You are a detective investigating a robbery, with five suspects having made the following statements:

- Paul says, “Neither Steve nor Ted was in on it.”
- Quinn says, “Ray wasn’t in on it, but Paul was.”
- Ray says, “If Ted was in on it, then so was Steve.”
- Steve says, “Paul wasn’t in on it, but Quinn was.”
- Ted says, “Quinn wasn’t in on it, but Paul was.”

You do not know which, nor even how many, of the five suspects were involved in the crime. However, you do know that every guilty suspect is lying, and every innocent suspect is telling the truth. Which suspect or suspects committed the crime?

I think puzzles similar to this one make good, fun homework problems in a discrete mathematics course introducing propositional logic. However, this particular puzzle is a bit more complex than the usual “Which one of three suspects is guilty?” type, not just because there are more suspects, but also because we don’t know *how many* suspects are guilty.
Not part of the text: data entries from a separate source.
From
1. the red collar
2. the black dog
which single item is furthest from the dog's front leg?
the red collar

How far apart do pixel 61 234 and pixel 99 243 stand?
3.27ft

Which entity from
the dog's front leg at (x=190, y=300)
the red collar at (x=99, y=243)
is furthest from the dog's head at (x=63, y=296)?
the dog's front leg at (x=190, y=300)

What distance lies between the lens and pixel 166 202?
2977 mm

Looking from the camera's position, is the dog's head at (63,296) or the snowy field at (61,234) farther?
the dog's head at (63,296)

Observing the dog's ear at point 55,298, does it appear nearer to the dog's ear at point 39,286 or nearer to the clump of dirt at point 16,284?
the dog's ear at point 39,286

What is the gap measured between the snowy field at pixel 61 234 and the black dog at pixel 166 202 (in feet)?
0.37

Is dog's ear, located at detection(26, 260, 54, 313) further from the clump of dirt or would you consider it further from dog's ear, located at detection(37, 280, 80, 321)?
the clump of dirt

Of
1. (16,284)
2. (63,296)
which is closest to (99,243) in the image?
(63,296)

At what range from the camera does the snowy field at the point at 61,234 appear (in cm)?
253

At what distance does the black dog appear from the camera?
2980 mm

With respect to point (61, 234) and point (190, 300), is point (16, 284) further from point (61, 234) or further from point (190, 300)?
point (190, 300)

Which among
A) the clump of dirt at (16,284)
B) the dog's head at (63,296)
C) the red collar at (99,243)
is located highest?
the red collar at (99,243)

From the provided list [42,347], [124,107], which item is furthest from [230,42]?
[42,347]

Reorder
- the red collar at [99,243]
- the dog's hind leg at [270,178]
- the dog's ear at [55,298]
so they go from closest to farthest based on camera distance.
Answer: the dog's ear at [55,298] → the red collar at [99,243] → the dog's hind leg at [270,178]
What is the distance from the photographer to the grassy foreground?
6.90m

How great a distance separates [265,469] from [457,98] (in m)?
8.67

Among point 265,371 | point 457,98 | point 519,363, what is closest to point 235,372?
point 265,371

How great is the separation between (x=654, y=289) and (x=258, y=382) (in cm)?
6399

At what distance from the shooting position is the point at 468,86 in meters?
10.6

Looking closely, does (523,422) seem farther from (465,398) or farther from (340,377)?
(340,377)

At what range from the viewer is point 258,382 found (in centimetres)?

That added complexity is motivated by trying to transform this typically pencil-and-paper mathematical logic problem into a potentially nice computer science programming exercise: consider writing a program to *automate* solving this problem… or even better, writing a program to *generate new random instances* of problems like this one, while ensuring that the resulting puzzle has some reasonably “nice” properties. For example, the solution should be unique; but the puzzle should also be “interesting,” in that we should need *all* of the suspects’ statements to deduce who is guilty (that is, any proper subset of the statements should imply at least two distinct possible solutions).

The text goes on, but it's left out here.